20:45  Why haven’t professional teams employed more full-time Sports Dietitians.

  • Small head count sports may not be able to rationalize a full-time sports dietitian.
  • These RD’s are probably a better fit for the small head count sports: strength RD, sports medicine RD, psyche RD, administrative RD, food service RD, chef RD, etc.  They have daily functions and aren’t just waiting for an opportunity to provide nutrition education to athletes.
  • If an RD can show skills around managing food supply in the pro setting, that’s huge!  Along with all the other assets an RD brings to the table, it's then easier to rationalize a full-time sports dietitian.
  • Other professionals (sports medicine, strength and ops) have been performing nutrition related responsibilities and often do not want to give them up because they feel that they won’t be as important to the team or organization.

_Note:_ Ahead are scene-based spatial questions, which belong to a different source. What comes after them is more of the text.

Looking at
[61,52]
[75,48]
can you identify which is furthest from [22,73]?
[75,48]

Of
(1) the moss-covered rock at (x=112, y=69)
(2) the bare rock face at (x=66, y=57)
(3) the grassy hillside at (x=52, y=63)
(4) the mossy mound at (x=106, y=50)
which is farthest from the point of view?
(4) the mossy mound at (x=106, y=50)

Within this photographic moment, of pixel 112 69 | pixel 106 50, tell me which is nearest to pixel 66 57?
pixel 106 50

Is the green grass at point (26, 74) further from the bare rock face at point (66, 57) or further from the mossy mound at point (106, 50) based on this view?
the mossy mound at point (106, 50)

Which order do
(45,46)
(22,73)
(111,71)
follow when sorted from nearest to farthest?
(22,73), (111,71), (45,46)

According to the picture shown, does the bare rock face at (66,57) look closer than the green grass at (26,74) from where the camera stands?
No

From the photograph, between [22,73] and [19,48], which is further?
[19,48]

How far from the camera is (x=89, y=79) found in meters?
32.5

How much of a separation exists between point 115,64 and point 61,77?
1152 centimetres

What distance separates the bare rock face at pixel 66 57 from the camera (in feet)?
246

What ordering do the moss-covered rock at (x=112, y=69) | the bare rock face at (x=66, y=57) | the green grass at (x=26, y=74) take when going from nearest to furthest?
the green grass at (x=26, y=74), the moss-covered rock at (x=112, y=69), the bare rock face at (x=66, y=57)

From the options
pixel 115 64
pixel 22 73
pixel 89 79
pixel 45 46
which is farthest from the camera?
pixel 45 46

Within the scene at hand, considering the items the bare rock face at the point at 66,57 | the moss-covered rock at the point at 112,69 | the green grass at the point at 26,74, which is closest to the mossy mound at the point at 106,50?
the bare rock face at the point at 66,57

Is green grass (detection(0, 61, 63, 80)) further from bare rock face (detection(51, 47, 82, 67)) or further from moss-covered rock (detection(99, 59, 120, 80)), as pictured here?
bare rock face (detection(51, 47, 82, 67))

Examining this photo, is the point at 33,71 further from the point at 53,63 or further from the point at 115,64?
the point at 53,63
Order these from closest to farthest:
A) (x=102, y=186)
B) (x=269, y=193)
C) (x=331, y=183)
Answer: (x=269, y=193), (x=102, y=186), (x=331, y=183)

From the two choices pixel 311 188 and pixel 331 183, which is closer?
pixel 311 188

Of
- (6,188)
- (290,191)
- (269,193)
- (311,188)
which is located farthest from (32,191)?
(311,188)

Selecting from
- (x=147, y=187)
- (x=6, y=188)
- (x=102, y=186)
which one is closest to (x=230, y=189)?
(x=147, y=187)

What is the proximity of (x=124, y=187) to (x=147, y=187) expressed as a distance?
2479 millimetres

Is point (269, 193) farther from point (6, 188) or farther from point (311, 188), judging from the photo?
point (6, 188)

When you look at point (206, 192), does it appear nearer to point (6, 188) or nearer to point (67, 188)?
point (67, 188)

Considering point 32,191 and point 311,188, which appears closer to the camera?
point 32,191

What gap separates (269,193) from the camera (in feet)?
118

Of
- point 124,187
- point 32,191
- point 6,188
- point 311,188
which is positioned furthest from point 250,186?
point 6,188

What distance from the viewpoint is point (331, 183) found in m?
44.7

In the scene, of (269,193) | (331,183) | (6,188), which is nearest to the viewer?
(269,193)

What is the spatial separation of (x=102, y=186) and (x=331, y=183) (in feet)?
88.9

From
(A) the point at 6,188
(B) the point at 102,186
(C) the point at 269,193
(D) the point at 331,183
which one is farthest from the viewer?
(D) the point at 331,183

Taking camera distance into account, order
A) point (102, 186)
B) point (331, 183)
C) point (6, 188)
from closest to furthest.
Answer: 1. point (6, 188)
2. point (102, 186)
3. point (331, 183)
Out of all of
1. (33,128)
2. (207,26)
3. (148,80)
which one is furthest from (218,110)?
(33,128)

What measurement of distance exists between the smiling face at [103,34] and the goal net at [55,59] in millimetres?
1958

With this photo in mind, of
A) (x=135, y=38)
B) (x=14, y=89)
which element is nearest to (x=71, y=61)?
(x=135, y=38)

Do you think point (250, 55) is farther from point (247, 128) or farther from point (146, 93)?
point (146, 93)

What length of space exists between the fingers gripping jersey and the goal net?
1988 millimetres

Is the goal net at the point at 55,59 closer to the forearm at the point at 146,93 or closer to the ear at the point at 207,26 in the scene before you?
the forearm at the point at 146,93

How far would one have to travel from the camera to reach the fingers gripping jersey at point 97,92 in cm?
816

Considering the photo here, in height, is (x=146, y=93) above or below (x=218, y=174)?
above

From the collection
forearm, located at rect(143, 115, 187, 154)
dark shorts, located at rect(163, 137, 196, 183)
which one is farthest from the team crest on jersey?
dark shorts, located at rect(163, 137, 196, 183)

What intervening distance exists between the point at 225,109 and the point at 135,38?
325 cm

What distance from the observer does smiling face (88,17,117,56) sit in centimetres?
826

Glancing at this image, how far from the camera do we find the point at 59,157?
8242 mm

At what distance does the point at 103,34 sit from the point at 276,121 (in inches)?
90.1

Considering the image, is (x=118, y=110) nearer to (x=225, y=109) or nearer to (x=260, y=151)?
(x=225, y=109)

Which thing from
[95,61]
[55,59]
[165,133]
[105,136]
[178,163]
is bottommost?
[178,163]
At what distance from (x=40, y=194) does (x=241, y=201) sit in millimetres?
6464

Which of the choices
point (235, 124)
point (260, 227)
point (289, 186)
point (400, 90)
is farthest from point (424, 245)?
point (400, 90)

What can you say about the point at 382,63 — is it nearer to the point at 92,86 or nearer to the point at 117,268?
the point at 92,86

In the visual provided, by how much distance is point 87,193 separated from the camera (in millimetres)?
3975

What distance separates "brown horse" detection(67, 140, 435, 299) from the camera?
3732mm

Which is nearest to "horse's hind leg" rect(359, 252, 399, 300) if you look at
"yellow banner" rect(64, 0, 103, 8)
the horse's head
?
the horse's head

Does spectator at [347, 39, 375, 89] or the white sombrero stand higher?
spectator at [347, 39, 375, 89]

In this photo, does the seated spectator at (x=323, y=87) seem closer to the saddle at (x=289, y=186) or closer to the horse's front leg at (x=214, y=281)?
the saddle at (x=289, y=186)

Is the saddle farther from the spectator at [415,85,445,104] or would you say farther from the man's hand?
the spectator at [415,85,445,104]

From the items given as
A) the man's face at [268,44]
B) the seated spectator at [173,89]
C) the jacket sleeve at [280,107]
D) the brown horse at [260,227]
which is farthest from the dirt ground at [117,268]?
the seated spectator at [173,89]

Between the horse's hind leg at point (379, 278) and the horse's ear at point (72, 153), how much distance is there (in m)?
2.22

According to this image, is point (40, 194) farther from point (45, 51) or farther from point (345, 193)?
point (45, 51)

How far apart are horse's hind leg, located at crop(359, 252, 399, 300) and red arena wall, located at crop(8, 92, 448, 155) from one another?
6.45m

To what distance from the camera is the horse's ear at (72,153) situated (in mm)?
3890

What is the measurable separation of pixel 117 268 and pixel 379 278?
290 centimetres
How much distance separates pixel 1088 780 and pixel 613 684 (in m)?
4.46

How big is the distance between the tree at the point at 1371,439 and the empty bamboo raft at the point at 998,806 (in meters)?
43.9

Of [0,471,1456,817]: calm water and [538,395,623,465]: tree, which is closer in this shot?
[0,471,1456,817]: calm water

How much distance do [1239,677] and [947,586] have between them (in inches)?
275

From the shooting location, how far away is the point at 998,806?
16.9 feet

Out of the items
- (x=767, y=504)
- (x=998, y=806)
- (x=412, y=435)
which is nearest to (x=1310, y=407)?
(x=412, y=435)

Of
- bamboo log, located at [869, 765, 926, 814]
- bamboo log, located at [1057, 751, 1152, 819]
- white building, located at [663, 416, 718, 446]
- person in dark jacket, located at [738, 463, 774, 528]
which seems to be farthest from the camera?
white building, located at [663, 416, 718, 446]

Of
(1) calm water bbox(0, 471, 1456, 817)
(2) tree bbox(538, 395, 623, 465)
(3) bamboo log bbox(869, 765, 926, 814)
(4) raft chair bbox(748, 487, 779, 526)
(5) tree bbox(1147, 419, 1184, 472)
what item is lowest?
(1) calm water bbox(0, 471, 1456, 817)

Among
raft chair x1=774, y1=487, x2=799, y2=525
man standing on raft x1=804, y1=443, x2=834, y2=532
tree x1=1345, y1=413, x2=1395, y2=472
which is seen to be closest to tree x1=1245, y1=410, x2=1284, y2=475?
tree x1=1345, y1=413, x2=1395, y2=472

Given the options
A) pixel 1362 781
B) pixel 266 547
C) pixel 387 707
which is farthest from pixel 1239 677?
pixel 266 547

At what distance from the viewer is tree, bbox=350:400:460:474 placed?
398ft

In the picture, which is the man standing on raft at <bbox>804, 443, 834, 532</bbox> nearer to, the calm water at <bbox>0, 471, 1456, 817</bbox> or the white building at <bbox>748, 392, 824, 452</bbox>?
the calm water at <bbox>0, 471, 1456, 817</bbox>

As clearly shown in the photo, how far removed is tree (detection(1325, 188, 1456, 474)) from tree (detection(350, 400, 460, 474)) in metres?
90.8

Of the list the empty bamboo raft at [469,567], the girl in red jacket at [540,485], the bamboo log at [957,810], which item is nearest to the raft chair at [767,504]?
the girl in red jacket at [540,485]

23:40  Where does he see the field of Sports Dietetics in 10 years.

  • Trending towards more than one full-timer in the collegiate ranks. 
  • As more high performance directors are brought in to orchestrate what medicine, strength and nutrition are doing, the things that really impact performance, we'll see directors doing more of their own hiring, and creating a real team for sports services.
  • As the high performance model moves in, we’ll see nutrition continue to proliferate.

26:56  How the group CPSDA (Collegiate, Professional Sports Dietitians Association) got started?

  • A group of full-time college folks sitting in a hallway at a SCAN meeting.  
  • After realizing SCAN wasn’t going to move quickly enough for their agenda, they decided to form their own group.
  • Wanted to share experience and knowledge to help groom future sports dietitians.